Instructions:
(A) Using the clinical trials article, explain why universities lose out on clinical trials funded by the European Commission.
(B) Please output the part of the clinical trials article from "Universities and hospitals" up to and including "LERU’s member universities.".
(C) Go on with the clinical trials article from the point where it stops.

Excerpted text:
Universities and hospitals are making a loss every time they carry out European Commission-funded clinical trials, according to a report for the League of European Research Universities.
The report, Clinical trials and Horizon 2020, says that universities lose out because Commission rules do not allow full-cost recovery for hospitals and clinics taking part in Framework-funded clinical trials. Hospitals and clinics are only allowed to claim 75 per cent of direct costs and 65 per cent of indirect costs.
Member states’ national health systems and universities are having to subsidise the costs of EU clinical trials, “which is neither acceptable nor sustainable”, said the report’s main author Carole Meads, a senior contracts negotiator at Imperial College London, one of LERU’s member universities.

Stored items:
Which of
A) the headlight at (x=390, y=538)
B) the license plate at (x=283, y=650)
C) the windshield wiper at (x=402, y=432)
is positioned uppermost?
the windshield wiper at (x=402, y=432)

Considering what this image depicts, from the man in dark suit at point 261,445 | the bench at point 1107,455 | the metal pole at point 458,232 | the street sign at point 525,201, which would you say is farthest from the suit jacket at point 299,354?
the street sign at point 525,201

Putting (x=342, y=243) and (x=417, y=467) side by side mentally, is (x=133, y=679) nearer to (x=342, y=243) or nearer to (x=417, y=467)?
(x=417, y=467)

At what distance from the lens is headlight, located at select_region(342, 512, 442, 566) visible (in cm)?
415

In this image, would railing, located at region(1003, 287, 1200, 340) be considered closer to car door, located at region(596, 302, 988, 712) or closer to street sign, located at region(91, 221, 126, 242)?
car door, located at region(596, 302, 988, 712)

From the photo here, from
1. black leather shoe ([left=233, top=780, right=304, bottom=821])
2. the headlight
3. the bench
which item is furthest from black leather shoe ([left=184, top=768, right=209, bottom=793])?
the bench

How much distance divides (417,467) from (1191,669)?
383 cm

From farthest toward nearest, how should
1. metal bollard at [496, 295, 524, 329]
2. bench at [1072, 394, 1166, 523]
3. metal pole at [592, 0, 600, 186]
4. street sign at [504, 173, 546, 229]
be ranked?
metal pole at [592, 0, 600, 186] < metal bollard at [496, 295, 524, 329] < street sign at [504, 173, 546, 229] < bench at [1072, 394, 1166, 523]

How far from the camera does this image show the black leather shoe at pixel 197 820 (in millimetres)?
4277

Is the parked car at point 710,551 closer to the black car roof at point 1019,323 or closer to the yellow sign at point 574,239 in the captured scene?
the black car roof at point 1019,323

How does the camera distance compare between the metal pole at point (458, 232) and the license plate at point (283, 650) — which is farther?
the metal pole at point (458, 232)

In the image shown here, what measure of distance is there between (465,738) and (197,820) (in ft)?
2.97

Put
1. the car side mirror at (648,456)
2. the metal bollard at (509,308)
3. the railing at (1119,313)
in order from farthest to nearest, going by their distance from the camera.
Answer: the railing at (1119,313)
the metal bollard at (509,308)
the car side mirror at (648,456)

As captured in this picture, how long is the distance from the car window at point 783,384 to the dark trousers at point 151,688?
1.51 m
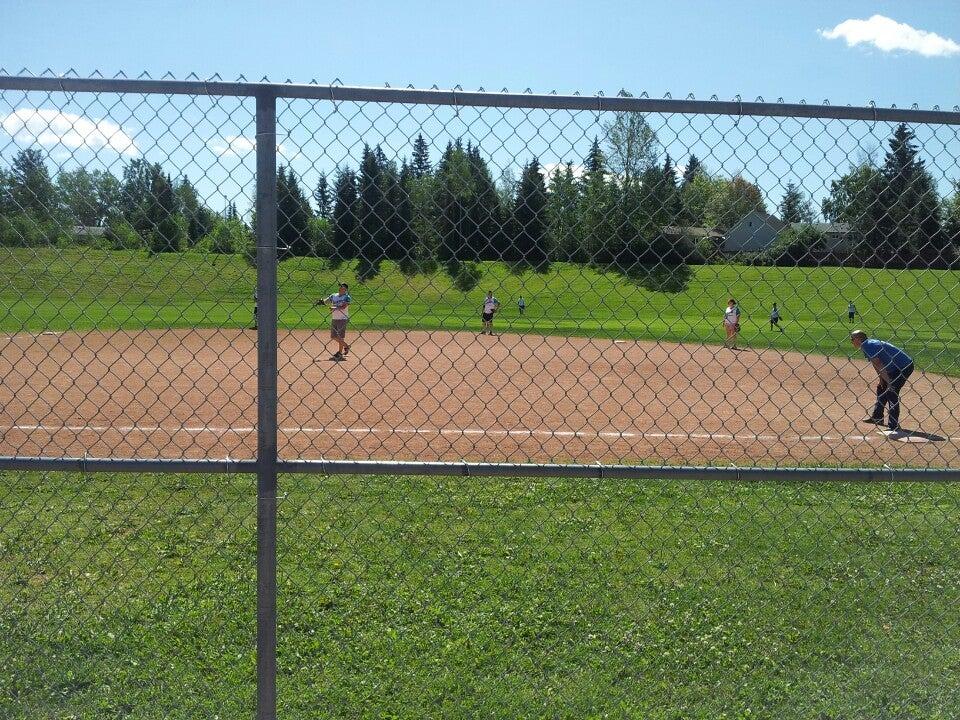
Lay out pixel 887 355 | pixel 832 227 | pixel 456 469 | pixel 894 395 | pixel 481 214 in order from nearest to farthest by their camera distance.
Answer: pixel 456 469 → pixel 481 214 → pixel 832 227 → pixel 894 395 → pixel 887 355

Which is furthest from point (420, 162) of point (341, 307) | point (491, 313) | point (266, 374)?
point (341, 307)

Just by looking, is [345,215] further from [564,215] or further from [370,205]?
[564,215]

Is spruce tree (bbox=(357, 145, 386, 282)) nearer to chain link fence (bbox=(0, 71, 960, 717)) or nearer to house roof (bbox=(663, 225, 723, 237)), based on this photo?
chain link fence (bbox=(0, 71, 960, 717))

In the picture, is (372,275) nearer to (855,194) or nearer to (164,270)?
(164,270)

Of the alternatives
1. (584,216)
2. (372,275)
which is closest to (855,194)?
(584,216)

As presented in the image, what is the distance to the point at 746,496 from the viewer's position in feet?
22.1

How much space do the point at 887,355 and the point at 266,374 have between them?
9593 mm

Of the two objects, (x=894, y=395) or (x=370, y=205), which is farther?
(x=894, y=395)

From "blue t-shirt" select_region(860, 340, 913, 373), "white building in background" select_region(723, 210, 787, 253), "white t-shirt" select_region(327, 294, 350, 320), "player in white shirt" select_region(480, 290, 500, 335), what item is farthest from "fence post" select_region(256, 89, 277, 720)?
"blue t-shirt" select_region(860, 340, 913, 373)

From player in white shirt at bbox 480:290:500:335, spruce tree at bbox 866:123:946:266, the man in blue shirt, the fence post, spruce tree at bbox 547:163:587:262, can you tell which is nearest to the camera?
the fence post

Answers in order:
(A) Commission rules do not allow full-cost recovery for hospitals and clinics taking part in Framework-funded clinical trials. They may claim only 75 per cent of direct costs and 65 per cent of indirect costs, so the rest has to be subsidized.

(B)
Universities and hospitals are making a loss every time they carry out European Commission-funded clinical trials, according to a report for the League of European Research Universities.
The report, Clinical trials and Horizon 2020, says that universities lose out because Commission rules do not allow full-cost recovery for hospitals and clinics taking part in Framework-funded clinical trials. Hospitals and clinics are only allowed to claim 75 per cent of direct costs and 65 per cent of indirect costs.
Member states’ national health systems and universities are having to subsidise the costs of EU clinical trials, “which is neither acceptable nor sustainable”, said the report’s main author Carole Meads, a senior contracts negotiator at Imperial College London, one of LERU’s member universities.

(C)
Meads recommends that the rules for clinical trials be amended so that all partners in clinical trials can obtain their full costs. “While it is essential that this problem be rectified before Horizon 2020 begins, LERU would welcome a resolution to be applied during the rest of FP7,” she says in the report.
Hospitals and clinics, will normally participate only if they receive all of their costs, and that is forcing universities to shoulder their additional costs, adds Meads. “The current rules mean that [universities] are actively subsidising hospitals and clinics to participate in EU clinical trials; this is neither acceptable nor fair.”
The report was published on 25 July.